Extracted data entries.
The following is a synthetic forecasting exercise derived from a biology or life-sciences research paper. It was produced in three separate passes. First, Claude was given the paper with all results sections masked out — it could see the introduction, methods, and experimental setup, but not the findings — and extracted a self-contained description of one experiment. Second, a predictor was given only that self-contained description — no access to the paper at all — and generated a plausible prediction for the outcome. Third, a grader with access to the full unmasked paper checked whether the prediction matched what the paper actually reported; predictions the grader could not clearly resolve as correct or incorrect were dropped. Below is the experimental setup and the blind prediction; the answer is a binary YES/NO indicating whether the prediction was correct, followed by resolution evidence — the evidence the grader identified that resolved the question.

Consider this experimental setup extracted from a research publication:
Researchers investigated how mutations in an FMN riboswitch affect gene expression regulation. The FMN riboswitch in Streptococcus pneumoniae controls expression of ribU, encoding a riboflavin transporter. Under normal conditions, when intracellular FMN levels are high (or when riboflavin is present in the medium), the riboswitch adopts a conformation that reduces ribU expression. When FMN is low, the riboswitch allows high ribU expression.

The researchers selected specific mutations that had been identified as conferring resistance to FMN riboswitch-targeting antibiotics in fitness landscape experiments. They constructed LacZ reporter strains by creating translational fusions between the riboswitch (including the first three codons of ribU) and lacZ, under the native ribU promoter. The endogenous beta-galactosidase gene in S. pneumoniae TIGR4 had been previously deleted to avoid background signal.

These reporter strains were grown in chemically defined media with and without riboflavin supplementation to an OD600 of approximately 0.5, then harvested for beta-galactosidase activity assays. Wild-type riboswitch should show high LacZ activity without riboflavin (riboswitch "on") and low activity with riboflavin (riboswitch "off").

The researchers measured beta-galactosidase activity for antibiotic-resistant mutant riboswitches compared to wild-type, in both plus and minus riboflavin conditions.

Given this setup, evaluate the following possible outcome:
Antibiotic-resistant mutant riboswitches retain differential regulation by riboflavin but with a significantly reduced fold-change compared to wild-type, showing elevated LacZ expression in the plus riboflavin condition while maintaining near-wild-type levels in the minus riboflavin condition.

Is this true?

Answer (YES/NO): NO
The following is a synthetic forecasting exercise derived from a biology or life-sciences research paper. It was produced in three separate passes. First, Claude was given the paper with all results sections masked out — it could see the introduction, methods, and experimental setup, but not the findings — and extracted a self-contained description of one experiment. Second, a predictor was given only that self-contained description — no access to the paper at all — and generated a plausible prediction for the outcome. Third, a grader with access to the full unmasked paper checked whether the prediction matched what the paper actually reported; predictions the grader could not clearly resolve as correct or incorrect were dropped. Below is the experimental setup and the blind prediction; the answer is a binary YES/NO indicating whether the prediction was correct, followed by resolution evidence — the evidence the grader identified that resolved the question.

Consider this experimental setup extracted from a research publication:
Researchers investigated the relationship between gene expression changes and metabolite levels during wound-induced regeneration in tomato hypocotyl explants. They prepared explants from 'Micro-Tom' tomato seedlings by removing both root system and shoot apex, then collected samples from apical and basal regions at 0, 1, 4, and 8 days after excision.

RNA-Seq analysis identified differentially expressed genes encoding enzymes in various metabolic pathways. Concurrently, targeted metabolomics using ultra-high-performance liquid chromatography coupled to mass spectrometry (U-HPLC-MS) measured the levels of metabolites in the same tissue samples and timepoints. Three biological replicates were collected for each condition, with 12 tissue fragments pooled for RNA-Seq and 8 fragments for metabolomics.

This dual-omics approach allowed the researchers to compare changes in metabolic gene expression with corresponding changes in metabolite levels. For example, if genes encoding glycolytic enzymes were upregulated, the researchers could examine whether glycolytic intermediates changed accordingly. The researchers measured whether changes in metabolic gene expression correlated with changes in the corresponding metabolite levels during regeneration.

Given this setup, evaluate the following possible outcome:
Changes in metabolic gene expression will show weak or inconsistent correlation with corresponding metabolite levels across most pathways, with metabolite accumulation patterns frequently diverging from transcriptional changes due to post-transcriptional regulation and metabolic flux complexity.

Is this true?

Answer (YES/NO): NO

==

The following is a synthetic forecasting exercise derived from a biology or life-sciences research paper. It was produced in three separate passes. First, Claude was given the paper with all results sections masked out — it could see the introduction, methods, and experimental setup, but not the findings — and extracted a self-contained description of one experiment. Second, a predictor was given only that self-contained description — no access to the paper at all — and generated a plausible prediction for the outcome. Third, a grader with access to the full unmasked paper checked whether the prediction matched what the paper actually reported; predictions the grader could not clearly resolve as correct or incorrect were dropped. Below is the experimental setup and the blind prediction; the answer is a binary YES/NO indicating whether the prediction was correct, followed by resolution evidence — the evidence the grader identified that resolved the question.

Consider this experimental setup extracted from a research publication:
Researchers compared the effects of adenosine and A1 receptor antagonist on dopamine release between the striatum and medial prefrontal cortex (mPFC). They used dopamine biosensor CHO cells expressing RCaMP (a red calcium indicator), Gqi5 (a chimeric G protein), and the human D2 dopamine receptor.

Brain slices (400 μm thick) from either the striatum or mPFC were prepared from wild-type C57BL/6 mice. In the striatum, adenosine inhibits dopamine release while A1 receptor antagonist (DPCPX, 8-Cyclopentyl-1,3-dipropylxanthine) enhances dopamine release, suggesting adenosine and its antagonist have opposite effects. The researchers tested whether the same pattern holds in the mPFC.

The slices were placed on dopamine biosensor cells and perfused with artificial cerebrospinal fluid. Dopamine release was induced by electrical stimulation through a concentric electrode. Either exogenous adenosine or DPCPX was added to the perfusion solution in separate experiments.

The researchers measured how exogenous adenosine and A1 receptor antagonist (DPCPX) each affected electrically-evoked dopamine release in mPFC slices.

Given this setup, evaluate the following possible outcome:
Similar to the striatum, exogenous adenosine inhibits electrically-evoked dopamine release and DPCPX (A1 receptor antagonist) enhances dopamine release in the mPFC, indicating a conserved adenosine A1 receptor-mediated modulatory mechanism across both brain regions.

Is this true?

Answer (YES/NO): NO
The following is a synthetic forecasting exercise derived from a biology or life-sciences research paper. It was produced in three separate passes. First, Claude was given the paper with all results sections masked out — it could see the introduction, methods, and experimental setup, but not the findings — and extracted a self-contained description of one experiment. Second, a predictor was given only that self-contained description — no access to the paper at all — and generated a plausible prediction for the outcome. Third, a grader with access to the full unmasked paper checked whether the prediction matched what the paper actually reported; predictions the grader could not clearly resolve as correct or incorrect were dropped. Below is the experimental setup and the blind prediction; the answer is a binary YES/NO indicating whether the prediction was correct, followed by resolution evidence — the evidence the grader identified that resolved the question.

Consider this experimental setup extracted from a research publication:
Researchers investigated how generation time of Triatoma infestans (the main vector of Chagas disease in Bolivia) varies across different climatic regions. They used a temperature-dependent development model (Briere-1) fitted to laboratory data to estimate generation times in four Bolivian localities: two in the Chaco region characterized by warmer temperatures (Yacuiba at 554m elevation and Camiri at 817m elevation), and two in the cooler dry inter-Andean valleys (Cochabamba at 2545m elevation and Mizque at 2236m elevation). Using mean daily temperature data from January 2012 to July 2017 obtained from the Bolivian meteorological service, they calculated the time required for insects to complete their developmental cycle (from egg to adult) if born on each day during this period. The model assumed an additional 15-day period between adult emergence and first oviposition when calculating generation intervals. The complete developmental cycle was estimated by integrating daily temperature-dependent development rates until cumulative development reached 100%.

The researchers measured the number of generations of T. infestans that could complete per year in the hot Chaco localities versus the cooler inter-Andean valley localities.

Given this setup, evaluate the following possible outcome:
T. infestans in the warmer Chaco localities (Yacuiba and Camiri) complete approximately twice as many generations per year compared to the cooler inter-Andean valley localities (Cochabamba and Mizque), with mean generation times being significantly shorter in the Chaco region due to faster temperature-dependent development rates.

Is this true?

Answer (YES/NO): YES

Your task. Check each line of the records for the string "prepared" and state how many lines contain it. Give only the number.

Answer box. 2